REPORTAGE. "Quand on a un uniforme, on ne s'autorise pas à aller mal" : la gendarmerie organise des ateliers de gestion du stress pour ses effectifs
"Quand on a un uniforme, on ne s'autorise pas à aller mal" : la gendarmerie organise des ateliers de gestion du stress pour ses effectifs
Comment gérer son stress et ses émotions quand on côtoie la mort et la détresse au quotidien ? Pour la première fois, le pôle judiciaire de la gendarmerie nationale organise trois jours de cours et d'ateliers afin d'éviter les traumatismes et leurs conséquences sur le long terme.
Une cinquantaine de gendarmes sont assis, les yeux fermés, lundi 20 juin dans l'après-midi, au pôle judiciaire de la gendarmerie à Pontoise (Val d'Oise), guidés par la voix du Dr Corinne Isnard Bagnis : "Imaginez une lampe de poche. Comme si le faisceau de la lampe allait se promener dans différentes parties de votre corps. Il y a juste à observer si vous ressentez quelque chose ou non". Après vingt minutes de méditation, une militaire évoque cette "douleur au genou" qui a surgi pendant la séance, un autre "le mental, des pensées" qui revenaient sans cesse.
Parmi ces militaires du pôle judiciaire, les profils sont variés mais tous sont confrontés à des images et des situations traumatiques de façon répétée : certains font des prélèvements sur les corps, d'autres identifient les dépouilles, d'autres encore visionnent des centaines d'heures de vidéos pédocriminelles. Pendant trois jours 145 gendarmes assistent donc à des ateliers pour apprendre à mieux gérer leur stress, et à anticiper les conséquences des traumatismes qu'ils peuvent engranger au cours de leur carrière.
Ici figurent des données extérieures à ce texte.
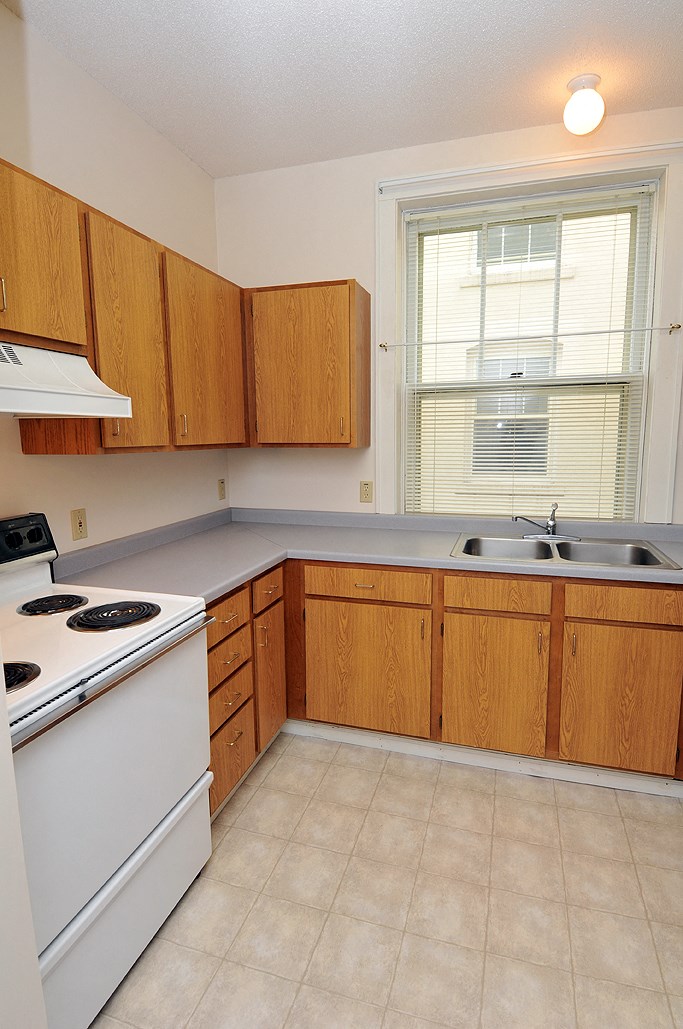 an empty kitchen with white appliances and wooden cabinets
"Savoir dire quand on va mal"
Tout cela grâce à des outils comme la méditation, la sophrologie ou la gestion des émotions. Des clés utiles quand on part en mission selon le colonel Thibault Fritz, à la tête de la section d'identification humaine. Avec ses équipes, il a passé très récemment plusieurs semaines en Ukraine, notamment dans le charnier de la ville de Boutcha. "On part vers l'inconnu, il peut y avoir des évènements de stress aigu mais aussi il y a la durée à gérer et la récupération. Donc c'est un ensemble et c'est pour ça que la boite à outils de différentes notions sur la gestion du stress, en amont, pendant et après, est particulièrement utile pour celui qui veut être et durer", analyse le Colonel Fritz.
"L'autre enjeu, c'est de savoir dire quand l'on va mal", renchérit Adrien Jimenez. Cet ancien infirmier auprès des forces spéciales travaille désormais au sein de l'institut de recherche biomédical des armées. "C'est un lieu qui reste masculin et quand on a un uniforme on ne s'autorise pas à ne pas aller bien. Donc ce sont ces deux enjeux : accepter que c'est là, que je ne vais pas bien et pouvoir être capable de le partager mais ce n'est pas simple encore. Heureusement on en parle de plus en plus."
Mais si ce dialogue peut être évident dans les cas les plus extrêmes, les charniers, les catastrophes, les attentats, il est souvent beaucoup plus compliqué de faire face quand une situation traumatique arrive par surprise.
Le pôle judiciaire de la gendarmerie à Pontoise accueille ce premier séminaire sur la gestion du stress. (MARGAUX STIVE / RADIO FRANCE)
Et c'est souvent le cas constate le général Patrick Touron à la tête du pôle judiciaire de la gendarmerie nationale. "De par l'expérience que j'en ai, c'est toujours sur des évènements inattendus. J'ai le souvenir d'un gendarme avec qui j'intervenais sur un incendie. Il y avait le corps d'un enfant brûlé avec un tee-shirt qui ressemblait au tee-shirt de l'un de ses enfants, raconte le général Touron. Et ça l'a tellement marqué qu'il n'a pas pu accomplir sa mission et qu'il a décidé ensuite de se réorienter dans sa carrière. Ce n'est pas parce que c'était particulièrement horrible ou traumatisant a priori, mais c'est parce que se rapportait une histoire personnelle, et ça on ne le voit pas venir. Et c'est parce qu'on ne le voit pas venir qu'on ne peut pas lutter efficacement", ajoute-t-il.
Cette semaine, 145 gendarmes ont pu assister au séminaire, avec l'objectif de faire participer à terme les 600 effectifs du pôle judiciaire et de le proposer au-delà, à tous les militaires de la gendarmerie nationale.